TEXT EXCERPT.
-----

Calls to init on nodes without the back-end role will result in a proxy to communicate with the singleton being created.

The state of the master is recovered on the standby node in the case of the node being lost through event sourcing.

Let’s now explore the implementation of the WorkManager actor in depth.

Work manager in detail

The WorkManager actor is without question the most involved component in this example. This is because it is designed to deal with failures. While the Apache Pekko Cluster takes care of restarting the WorkManager in case of a failure, we also want to make sure that the new WorkManager can arrive at the same state as the failed WorkManager. We use event sourcing and PekkoPersistence to achieve this.

If the back-end node hosting the WorkManager actor would crash the Apache Pekko Cluster Singleton makes sure it starts up on a different node, but we would also want it to reach the exact same state as the crashed node WorkManager. This is achieved through use of event sourcing and PekkoPersistence.

Tracking current work items

The current set of work item is modelled in the WorkState class. It keeps track of the current set of work that is pending, has been accepted by a worker, has completed etc. Every change to the WorkState is modelled as a domain event.

-----

DATASET EXCERPT.
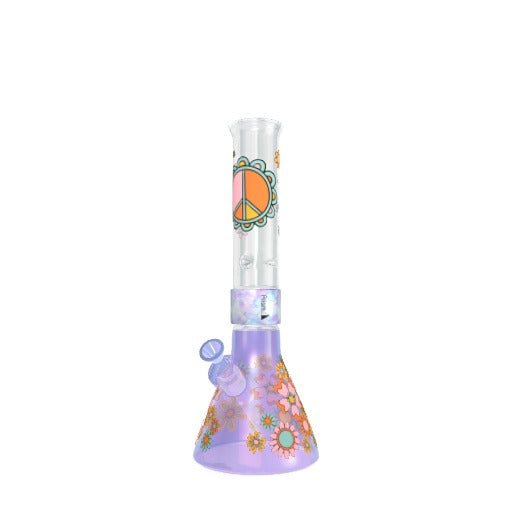 Custom Prism Bong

-----

Reproduce the WorkManager text starting at "The state of" and ending at "actor in depth.", but switch "standby node" to "backup node". The lines have no connection to the WorkManager text.

EXERCISE RESULT.
The state of the master is recovered on the backup node in the case of the node being lost through event sourcing.

Let’s now explore the implementation of the WorkManager actor in depth.